People not platforms
The temptation can be to completely hand over the problem to so-called data experts, or to buy in expensive technology platforms. But this misses an important point: that AI isn’t about spotting patterns, it’s about understanding what those patterns mean.
AI needs people who understand that data represents something in the real world – material strain, temperature readout, chemical reactions, maintenance schedules – and who can put together effective training regimes. AI should therefore be designed by people who understand the underlying data and what it represents within this business context. The best teams include representatives from IT, operations and business teams, domain experts partnered with embedded AI and data analytics experts who not only possess technical expertise but can also translate between these different roles.

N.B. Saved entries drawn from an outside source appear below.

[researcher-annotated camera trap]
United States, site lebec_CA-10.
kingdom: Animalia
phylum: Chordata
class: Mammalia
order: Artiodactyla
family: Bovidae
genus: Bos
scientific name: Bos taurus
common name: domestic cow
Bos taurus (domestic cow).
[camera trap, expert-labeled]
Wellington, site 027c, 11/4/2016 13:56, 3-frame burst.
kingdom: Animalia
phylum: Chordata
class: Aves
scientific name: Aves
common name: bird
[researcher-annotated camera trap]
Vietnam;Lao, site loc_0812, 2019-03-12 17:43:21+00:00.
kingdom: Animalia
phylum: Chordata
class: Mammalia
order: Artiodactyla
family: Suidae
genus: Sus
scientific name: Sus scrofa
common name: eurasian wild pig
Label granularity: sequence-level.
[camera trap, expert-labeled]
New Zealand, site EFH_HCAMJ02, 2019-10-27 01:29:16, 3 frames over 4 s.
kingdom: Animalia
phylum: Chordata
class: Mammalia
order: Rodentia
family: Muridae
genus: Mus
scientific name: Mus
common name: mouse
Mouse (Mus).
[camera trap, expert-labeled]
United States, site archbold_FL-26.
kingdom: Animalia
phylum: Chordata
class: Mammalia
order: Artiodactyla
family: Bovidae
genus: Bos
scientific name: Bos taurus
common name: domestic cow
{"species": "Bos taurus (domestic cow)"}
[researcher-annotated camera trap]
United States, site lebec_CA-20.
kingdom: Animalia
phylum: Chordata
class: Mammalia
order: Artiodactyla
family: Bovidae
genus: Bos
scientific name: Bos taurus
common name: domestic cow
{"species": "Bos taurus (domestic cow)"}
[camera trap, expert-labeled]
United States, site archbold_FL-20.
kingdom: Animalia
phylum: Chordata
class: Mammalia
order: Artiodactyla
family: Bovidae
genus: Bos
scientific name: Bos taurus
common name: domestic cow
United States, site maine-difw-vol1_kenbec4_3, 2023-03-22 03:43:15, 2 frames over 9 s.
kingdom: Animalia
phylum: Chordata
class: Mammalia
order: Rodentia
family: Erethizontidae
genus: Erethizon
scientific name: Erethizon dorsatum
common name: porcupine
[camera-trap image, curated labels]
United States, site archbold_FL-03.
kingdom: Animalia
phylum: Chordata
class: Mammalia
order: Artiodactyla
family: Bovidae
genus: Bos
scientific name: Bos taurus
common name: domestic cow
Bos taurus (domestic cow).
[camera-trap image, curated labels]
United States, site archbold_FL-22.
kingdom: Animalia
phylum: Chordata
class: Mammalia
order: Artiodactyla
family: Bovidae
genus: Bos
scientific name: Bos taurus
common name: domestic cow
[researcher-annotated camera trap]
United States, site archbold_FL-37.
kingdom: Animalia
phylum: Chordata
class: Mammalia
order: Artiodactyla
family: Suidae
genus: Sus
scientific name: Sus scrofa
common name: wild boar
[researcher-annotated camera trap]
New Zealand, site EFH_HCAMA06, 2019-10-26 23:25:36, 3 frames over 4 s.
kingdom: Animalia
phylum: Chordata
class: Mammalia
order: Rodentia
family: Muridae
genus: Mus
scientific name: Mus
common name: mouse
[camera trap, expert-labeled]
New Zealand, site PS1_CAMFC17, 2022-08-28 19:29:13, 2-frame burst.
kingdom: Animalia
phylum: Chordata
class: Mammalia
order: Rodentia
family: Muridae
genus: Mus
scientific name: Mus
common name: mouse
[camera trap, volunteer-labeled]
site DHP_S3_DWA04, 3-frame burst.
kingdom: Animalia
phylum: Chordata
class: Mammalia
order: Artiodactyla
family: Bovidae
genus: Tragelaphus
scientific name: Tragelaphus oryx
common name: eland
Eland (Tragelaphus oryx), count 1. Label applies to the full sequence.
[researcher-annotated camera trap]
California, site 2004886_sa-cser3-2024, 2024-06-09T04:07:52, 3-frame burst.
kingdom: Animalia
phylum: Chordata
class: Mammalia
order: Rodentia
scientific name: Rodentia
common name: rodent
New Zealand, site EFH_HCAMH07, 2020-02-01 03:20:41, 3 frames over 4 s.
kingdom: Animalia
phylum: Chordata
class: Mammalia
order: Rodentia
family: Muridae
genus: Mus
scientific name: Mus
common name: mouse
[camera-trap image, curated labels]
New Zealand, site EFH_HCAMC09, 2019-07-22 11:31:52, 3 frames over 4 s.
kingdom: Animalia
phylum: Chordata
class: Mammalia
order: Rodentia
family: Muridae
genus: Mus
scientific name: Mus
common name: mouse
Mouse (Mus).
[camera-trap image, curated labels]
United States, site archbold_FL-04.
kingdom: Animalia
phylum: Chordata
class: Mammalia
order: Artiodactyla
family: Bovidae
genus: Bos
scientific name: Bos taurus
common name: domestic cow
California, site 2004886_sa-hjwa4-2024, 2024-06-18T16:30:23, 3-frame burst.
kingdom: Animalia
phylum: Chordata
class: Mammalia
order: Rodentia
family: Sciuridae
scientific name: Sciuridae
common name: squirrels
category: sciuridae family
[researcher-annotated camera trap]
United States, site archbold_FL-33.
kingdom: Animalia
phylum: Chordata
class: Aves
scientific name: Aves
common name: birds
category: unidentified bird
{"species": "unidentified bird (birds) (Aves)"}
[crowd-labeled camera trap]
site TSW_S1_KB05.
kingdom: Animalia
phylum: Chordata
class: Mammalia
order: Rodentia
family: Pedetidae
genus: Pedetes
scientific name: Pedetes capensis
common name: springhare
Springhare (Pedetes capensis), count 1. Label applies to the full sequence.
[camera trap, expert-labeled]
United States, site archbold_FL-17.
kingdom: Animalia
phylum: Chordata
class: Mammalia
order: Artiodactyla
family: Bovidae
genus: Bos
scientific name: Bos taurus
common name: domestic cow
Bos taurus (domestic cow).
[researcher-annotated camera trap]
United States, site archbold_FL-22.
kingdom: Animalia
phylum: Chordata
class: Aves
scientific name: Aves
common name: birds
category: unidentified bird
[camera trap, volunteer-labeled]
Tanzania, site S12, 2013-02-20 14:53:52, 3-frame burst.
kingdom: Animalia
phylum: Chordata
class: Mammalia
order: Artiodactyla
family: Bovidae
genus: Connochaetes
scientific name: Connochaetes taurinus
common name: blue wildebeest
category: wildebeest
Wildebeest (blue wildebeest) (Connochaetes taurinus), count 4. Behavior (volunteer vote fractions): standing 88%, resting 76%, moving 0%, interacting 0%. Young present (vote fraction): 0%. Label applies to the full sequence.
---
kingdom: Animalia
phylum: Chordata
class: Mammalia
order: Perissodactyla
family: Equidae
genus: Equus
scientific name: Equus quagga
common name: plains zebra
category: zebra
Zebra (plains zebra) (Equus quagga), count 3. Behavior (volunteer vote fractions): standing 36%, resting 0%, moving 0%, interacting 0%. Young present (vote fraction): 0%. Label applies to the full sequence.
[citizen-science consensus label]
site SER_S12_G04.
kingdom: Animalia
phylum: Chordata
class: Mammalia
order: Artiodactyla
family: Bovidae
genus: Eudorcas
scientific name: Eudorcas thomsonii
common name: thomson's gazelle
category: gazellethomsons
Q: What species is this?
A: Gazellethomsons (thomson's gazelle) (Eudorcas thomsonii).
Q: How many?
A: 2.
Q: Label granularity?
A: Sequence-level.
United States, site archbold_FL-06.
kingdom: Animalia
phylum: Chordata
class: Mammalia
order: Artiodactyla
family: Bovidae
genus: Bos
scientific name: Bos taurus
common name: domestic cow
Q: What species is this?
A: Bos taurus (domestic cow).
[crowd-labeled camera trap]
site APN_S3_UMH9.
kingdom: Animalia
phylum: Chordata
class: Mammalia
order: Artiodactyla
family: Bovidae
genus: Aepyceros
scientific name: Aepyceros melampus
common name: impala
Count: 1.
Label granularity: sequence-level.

We can again learn from the digital native companies. It is notable that these companies spend their budgets hiring the best people to design AIs which are right for them, not on buying in off the shelf technologies. Whilst the pre-digital companies will need different skill sets and more specific industry understanding in their AI teams, the focus must remain upon finding these right skills. This is the key to AI success, regardless of industry.
The digital native companies started from scratch and created the digital world, which they went on to lead. Longer established companies do not have this luxury – they come with decades of development in a pre-digital world, which has now been upturned and potentially disrupted. Many of their staff and processes are not ready for this new data driven world. They cannot just switch overnight; however ambitious their CIOs might be.
Such companies should set long term goals of digitalising processes and identifying where they see AI automating and advising. But they must work towards this goal determinedly and transparently keeping their people informed and engaged with the digital transformation; gradually shifting the business model and bringing existing staff with them on the journey. Starting too big without a carefully planned digital roadmap often undermines effectiveness and impact.
Pre-digital companies should initially focus on well-understood opportunities that can be executed quickly, with clear measurable milestones to demonstrate success built into their roadmap. This should be accelerated by running multiple agile AI projects in parallel, ensuring the best ideas are progressed rapidly. This will build a critical momentum for AI change programmes.
As they go, they should monitor their many AI projects, checking relative performance of each, immediately abandoning the bad ideas, and using successes (and failures) to improve training regimes. This agility is how digital companies deliver innovation but is lacking in many pre-digital organisations.
To summarise: physical enterprises undergoing digital transformation can and must harness the disruptive potential of AI. If they don’t, they will quickly be outpaced by competitors, startups or even tech giants with an eye on expansion. They start from very different positions to digital native companies. If they want AI to deliver business impact, they must mindfully find their own approach to people, processes, technology and management and form close, strategic partnerships with those that will build momentum behind an AI enabled digital transformation.